The first thing I noticed was the swarm of young people at every venue. At this type of event they are usually thin in numbers as they remain at home so Mom and Dad can go to town and take part in the discussions. Many of them were graduates of the Cattlemen’s Young Leader program, and their very attendance at this national convention is a sign of the success of this simple idea. If you want young people to get involved, invite them in.
Unfortunately, this is also one of the programs on the bubble with shrinking checkoff revenues.
Research is another. At the Beef Cattle Research Council meeting they were winnowing through pages of material to set research priorities for funding under Growing Forward 3. It may be a shorter list this time round. The industry kicked in $5 million in national and provincial checkoff dollars for the last beef research cluster, then leveraged it up to $20 million over five years. At the current rate of decline in the checkoff pool they won’t have $5 million to seed the pot, so there may be less to leverage over the next five years.
This past fiscal year the research council received $1.26 million from the national checkoff but even that is a bit misleading because it was also the last year for the so-called Legacy Fund. This financial remnant from the BSE tornado that tore through the industry after 2003 put $3.4 million into the marketing/research pot in 2015-16 compared to $5.4 million the year before. To replace that money the beef community is looking toward the new $2.50-per-head checkoff that should be introduced sometime next year. Not all provinces have signed off on it yet.

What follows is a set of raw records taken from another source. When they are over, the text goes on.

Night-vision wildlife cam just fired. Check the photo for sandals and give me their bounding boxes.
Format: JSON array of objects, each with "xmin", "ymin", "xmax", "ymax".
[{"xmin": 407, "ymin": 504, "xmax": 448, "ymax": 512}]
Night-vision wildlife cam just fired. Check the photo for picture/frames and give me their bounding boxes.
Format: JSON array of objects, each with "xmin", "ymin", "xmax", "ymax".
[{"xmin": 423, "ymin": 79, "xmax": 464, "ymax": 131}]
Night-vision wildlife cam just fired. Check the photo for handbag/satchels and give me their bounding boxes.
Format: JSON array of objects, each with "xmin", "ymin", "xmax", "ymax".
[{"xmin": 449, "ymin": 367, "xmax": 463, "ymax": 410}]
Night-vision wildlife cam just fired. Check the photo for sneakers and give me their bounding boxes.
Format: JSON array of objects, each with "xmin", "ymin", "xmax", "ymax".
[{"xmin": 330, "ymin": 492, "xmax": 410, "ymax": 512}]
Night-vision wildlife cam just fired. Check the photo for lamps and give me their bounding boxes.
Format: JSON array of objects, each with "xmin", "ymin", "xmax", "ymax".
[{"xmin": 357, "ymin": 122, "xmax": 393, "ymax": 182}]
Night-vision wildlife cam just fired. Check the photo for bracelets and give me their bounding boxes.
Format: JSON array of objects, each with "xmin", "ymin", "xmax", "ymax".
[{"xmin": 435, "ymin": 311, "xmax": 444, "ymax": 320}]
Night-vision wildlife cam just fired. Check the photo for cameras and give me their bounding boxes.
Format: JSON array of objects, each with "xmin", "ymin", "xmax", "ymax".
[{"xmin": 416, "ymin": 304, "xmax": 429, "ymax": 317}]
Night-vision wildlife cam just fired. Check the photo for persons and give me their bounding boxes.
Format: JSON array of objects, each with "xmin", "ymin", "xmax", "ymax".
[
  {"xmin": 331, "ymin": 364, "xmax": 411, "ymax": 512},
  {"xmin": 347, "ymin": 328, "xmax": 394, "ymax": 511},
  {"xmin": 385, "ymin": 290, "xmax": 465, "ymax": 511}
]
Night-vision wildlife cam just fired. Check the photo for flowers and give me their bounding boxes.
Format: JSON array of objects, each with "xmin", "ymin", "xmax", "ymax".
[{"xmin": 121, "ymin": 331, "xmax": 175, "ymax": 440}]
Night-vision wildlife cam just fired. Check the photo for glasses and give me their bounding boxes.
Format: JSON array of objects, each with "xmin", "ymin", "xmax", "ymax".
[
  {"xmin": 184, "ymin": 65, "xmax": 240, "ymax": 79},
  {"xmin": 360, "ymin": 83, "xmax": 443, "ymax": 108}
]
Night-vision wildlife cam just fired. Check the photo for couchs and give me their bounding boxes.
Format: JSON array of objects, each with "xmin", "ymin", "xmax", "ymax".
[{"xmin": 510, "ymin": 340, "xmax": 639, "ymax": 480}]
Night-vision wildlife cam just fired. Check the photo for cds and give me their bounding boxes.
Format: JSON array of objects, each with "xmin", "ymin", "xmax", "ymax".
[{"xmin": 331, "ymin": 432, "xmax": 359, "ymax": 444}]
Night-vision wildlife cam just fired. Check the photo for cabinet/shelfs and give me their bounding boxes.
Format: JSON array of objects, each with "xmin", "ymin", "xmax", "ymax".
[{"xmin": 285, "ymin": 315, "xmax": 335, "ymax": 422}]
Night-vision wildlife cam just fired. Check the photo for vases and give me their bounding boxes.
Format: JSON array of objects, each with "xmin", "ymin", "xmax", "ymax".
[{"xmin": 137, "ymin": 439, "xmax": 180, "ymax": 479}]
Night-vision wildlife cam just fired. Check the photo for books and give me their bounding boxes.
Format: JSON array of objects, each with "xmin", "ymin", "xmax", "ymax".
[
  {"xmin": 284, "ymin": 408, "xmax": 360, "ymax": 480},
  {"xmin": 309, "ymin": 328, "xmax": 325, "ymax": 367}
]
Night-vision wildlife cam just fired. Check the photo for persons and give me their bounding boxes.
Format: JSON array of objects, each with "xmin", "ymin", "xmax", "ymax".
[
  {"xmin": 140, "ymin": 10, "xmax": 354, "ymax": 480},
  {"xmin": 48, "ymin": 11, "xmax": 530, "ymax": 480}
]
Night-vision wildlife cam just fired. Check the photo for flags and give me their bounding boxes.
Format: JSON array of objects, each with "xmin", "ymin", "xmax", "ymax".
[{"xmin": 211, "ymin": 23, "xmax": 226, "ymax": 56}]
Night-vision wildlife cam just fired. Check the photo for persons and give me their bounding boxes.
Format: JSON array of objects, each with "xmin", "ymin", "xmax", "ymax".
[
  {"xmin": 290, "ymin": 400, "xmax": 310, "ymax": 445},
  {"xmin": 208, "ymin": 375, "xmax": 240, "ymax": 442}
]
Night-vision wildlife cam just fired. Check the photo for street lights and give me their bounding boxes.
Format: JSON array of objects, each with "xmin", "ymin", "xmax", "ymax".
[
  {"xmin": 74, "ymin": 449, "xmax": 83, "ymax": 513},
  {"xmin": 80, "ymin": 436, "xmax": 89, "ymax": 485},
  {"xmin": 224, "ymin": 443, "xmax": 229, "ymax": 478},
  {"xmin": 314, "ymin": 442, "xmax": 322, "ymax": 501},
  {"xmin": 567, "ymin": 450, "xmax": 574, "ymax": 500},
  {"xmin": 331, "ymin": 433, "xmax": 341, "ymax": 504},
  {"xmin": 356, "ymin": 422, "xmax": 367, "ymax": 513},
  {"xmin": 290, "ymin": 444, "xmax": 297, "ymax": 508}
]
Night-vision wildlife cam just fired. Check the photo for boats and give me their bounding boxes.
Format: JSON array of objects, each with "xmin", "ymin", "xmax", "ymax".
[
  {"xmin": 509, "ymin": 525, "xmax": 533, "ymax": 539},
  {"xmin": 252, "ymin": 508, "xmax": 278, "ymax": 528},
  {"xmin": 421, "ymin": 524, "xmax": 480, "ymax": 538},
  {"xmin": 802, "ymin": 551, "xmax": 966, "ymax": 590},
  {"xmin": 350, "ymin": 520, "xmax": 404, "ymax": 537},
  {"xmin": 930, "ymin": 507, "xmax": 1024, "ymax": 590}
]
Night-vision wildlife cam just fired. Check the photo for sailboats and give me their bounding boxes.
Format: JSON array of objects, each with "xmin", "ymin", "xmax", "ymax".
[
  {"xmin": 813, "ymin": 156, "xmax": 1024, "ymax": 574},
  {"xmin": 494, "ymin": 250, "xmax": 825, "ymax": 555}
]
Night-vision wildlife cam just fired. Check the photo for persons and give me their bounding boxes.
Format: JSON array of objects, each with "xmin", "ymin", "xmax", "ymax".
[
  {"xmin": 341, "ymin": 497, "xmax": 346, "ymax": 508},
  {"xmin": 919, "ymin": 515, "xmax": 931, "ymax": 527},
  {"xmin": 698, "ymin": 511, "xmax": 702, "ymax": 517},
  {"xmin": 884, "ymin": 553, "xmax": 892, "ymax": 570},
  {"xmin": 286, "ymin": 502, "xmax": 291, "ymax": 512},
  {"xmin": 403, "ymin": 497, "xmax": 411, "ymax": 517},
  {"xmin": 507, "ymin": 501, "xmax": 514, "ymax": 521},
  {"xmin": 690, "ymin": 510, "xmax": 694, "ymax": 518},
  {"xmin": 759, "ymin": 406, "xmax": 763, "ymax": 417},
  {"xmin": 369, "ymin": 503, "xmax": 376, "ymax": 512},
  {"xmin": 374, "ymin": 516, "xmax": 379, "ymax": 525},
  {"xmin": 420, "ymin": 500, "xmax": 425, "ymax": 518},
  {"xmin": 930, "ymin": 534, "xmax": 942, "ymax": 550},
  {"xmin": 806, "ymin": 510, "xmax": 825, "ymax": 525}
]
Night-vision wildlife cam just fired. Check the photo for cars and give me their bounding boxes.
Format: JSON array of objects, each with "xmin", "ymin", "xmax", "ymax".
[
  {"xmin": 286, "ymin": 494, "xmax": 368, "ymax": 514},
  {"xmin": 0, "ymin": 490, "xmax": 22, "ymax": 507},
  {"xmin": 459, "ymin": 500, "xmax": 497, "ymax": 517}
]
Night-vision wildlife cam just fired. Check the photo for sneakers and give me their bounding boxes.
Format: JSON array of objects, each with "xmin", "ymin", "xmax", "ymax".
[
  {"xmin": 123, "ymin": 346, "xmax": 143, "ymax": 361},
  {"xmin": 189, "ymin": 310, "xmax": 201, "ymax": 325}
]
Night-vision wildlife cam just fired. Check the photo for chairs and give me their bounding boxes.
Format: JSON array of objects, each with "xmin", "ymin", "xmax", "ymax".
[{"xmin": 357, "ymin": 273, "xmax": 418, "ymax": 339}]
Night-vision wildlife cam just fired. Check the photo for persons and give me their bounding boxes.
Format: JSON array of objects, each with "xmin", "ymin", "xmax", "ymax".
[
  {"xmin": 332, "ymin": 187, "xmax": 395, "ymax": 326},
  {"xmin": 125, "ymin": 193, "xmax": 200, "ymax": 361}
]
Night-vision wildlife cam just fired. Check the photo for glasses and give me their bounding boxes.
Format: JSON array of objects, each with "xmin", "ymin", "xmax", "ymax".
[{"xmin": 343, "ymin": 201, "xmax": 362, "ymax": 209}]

This conference was devoted to exploring the National Beef Strategy and some of the issues that need to be addressed to fully implement Canada’s branded beef advantage. So you had people from right across the beef value chain — marketers, packers, producers, retailers, restaurant managers and researchers — sharing the stage, in search of some common ground on how to improve beef sales to everyone’s mutual advantage.
Your view on these issues obviously differs depending on where you sit in the value chain.
What producers and packers see as misinformation about the industry’s environmental impact, animal welfare and the use of antibiotics and growth promotants, the food-service sector sees as opportunity.
Sysco Canada’s Randy White heads the country’s largest distributor of food products to hotels, restaurants and hospitals, and he sees an opportunity to drive local demand for Canadian beef, particularly in Eastern Canada.
Earls Restaurants president Mo Jessa was still apologizing for his clumsy introduction of humane beef, and assured producers he will source all the beef he can from Canadian ranchers, so long as it is certified as raised humanely.
Tim Hortons marketing manager Sam Heath is hoping a new beef sandwich will expand their lunch and summer trade.
All three have an interest in expanding beef sales in Canada, and their marketing approaches are similar: find out what your customers want and give it to them. Earls is targeting millennials with its humane beef message, Tim Hortons is conducting a large consumer study to find out what’s important to its customers, and if they want beef without “added hormones or antibiotics,” then that is what it will source. As Heath points out, nobody, ever got rich fighting public perception.
The overriding message I took from this session is that we can’t depend on the food-service sector to set the public’s perception of us.
As Cameron Bruett with JBS USA put it, we have to stand up and start saying who we are, what we do and why we are doing it.
Bruett believes the Global Sustainable Beef model is the best path forward. To be sustainable we must be profitable and care for people, animals and the planet.
When you boil it down, I suppose that is the challenge embodied in the National Beef Strategy. We may not be there yet, but this conference was a great first step.